Première Sayonara partie
Published March 25th, 2005 in JapanQuand il y a un an j’entendais parlé de partie d’adieu, j’avais un peu de mal à concevoir ce que cela pouvait bien être. À force je me rends compte que tout est très protocolaire. Nous partons, donc il faut suivre le processus établi d’un départ et faire une fête d’adieu.

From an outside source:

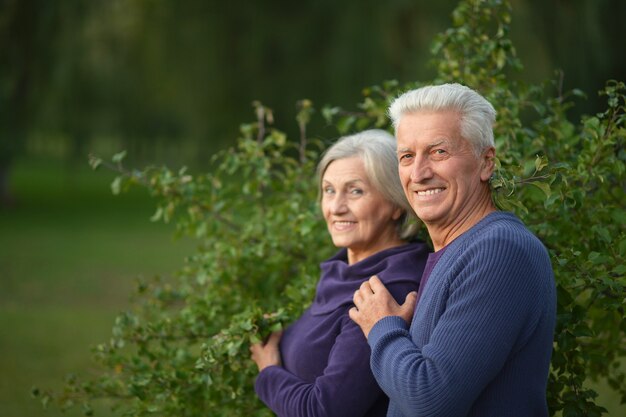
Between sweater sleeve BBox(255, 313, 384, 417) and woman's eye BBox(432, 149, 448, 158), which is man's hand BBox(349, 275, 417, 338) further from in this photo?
woman's eye BBox(432, 149, 448, 158)

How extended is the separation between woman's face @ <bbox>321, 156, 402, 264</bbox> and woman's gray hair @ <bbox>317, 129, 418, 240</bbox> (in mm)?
20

Toutes les personnes de mon entourage sont venues, cela m’a fait super plaisir. Cela a même provoqué une anicroche dans le protocole : un de mes voisins de cubicle ne faisait pas partie de mon équipe de travail mais a quand même peu venir.

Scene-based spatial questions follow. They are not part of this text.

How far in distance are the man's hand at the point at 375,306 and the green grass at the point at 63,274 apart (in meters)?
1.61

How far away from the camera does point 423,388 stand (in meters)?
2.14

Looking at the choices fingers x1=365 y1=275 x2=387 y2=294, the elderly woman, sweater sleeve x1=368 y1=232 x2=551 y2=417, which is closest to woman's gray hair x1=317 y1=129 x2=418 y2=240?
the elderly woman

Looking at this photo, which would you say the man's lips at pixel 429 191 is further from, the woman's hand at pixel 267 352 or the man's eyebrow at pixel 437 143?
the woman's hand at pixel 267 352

Après la partie, des collègues m’ont emmenés dans un café pour terminer la soirée, ce qui encore une fois ne fut pas protocolaire… Nous avons enfin parler un peu de nos vies personnelles, je crois qu’ici ça ne se fait que peu et d’ailleurs ça ne fait qu’aiguiser les curiosités. Et il y a des plans pour venir en France, soit en Mai soit en Juillet.
Les intentions sont moins dans les paroles, plus exprimées par une simple présence. J’ai l’impression de pouvoir trouver une closure à tout ça, de pouvoir tourner la page en étant heureux de ce que j’ai peu faire.
Pour ce qui est du stage et peu être aussi de la société japonaise, j’arrive aussi à faire la part entre deux choses.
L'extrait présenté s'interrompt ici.